The regulations require registrants to notify the DEA field division office in their area of thefts and significant losses.  Field division offices are the largest offices within a DEA field division where diversion program managers, diversion investigators, program analysts, and registration assistants are assigned, while resident and district offices are smaller offices, only some of which may be staffed by diversion investigators.  Strict adherence to the regulation requires reporting to the larger field division office despite geographic proximity or a relationship with a particular diversion group or investigator.

In-Transit Losses

Suppliers must report all in-transit controlled substance losses, not just those that are thefts or significant.  The agency also does not define “in-transit,” but uses the term in connection with use of a common or contract carrier.  21 C.F.R. § 1301.74(c).  So, suppliers must report any controlled substance lost while en route via common or contract carrier.  Purchasers must report any loss after they have signed for and taken custody of controlled substances.  DEA, Pharmacist’s Manual: An Informational Outline of the Controlled Substances Act (Rev. 2022), at 63.

Breaks and Spills

Breaks, spills, and other witnessed controlled substance losses do not require reporting to DEA.  DEA has reasoned that they are not actually lost “because they can be accounted for.”  Reports by Registrants by Registrants of Theft or Significant Loss of Controlled Substances, 70 Fed. Reg. 40576, 40578 (July 8, 2003).

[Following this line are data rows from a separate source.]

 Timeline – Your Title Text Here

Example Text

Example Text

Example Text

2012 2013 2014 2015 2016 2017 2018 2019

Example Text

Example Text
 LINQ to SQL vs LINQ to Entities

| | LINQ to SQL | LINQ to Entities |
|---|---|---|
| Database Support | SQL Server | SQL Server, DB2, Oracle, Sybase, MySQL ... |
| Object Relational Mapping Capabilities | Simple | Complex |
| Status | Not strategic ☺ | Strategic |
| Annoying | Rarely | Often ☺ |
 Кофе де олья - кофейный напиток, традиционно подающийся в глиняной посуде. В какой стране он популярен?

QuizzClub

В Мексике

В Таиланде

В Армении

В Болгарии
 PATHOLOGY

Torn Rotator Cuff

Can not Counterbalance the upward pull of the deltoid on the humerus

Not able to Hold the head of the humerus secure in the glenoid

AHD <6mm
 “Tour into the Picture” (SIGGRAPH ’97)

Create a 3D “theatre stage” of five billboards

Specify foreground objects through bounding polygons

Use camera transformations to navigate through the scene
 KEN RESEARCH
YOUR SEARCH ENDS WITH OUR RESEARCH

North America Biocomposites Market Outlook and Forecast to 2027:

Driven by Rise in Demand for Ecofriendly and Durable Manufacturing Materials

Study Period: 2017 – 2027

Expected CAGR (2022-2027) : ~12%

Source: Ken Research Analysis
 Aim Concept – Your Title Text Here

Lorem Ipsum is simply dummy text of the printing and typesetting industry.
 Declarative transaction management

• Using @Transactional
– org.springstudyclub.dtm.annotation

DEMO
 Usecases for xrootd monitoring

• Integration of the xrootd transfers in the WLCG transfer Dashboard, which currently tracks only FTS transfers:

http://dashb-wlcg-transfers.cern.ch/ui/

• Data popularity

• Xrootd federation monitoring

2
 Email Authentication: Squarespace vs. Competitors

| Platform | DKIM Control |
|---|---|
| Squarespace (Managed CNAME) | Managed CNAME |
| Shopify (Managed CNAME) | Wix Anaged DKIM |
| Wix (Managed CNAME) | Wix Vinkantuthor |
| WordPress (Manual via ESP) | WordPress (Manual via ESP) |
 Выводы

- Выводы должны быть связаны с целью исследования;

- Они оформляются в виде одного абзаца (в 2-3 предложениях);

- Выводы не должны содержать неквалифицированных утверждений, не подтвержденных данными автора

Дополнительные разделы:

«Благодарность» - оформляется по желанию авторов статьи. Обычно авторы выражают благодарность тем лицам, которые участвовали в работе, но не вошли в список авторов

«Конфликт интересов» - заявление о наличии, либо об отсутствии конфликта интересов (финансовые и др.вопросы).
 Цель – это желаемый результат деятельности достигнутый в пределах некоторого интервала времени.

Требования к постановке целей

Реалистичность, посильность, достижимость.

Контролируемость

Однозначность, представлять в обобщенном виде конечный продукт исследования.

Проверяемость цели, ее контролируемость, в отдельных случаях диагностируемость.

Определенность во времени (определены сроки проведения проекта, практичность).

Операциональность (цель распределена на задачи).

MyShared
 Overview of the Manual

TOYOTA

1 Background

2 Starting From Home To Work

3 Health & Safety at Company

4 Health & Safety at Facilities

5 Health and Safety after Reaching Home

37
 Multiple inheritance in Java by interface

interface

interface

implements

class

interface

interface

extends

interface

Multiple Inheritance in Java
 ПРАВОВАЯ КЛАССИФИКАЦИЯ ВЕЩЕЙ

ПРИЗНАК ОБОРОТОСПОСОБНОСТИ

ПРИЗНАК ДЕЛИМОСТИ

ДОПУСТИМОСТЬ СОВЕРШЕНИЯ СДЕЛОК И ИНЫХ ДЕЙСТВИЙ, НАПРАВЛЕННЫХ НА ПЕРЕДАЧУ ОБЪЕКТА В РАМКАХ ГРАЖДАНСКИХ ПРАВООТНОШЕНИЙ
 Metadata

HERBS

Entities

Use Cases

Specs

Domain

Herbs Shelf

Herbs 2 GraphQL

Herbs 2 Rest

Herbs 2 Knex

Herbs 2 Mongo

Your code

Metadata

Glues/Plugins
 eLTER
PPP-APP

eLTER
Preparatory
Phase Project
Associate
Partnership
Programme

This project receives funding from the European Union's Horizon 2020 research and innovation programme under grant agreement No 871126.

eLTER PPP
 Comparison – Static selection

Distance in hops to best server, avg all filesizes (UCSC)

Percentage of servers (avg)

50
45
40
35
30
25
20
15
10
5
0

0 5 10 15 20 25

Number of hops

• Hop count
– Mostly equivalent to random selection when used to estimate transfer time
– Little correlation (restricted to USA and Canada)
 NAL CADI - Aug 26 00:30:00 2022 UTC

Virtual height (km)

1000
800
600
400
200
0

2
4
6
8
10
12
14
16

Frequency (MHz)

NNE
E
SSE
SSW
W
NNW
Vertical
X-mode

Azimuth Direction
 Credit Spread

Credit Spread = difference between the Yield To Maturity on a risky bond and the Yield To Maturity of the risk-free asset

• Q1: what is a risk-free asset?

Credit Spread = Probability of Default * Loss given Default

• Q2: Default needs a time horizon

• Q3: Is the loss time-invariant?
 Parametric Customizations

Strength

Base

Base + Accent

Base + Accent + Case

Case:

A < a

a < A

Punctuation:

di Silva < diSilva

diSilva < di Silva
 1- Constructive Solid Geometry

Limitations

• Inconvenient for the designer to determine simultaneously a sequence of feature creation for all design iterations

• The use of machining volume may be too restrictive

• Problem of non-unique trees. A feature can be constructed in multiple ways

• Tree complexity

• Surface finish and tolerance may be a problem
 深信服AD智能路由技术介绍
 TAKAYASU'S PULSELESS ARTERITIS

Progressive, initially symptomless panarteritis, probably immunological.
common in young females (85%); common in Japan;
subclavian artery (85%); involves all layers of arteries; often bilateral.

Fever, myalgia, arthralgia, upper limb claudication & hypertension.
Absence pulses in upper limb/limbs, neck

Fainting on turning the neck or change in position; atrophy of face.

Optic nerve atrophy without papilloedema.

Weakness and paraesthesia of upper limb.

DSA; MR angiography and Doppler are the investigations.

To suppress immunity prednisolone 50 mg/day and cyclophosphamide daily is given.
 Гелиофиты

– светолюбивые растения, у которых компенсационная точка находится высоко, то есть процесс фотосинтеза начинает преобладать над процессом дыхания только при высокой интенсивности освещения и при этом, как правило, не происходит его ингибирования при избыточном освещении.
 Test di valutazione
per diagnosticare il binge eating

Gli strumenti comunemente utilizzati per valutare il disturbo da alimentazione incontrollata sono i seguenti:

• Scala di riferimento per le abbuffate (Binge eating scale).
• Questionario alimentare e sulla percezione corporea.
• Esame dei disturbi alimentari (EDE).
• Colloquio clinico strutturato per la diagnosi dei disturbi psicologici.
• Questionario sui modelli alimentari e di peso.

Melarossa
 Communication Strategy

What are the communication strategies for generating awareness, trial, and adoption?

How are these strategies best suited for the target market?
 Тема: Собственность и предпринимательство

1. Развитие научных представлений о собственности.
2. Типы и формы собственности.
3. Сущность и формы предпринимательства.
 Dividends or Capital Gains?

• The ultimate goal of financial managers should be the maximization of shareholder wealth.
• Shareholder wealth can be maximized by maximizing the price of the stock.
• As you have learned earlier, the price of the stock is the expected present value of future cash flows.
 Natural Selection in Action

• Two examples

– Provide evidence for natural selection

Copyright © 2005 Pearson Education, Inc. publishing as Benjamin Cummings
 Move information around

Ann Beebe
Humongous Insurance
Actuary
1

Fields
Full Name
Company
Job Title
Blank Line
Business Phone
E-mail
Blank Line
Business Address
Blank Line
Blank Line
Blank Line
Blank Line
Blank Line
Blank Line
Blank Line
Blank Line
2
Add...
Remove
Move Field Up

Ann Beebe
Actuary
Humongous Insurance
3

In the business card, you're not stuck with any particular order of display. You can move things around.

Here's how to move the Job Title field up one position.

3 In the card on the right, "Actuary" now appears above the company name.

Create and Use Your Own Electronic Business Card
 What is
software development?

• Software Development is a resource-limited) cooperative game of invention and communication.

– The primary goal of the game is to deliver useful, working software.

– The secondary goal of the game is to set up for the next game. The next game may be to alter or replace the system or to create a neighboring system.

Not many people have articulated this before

Miscounts and Inventory Adjustments

Neither controlled substance miscounts nor inventory adjustments involving clerical errors should be reported.

ARCOS Reporting

Thefts and losses must be reported to DEA’s Automation of Reports and Consolidated Orders System (“ARCOS”).  Registrants should report thefts via ARCOS as “thefts” using the appropriate transaction code and report losses as “losses.”  Reporting to ARCOS is in addition to initial notification and electronic submission of a DEA-106.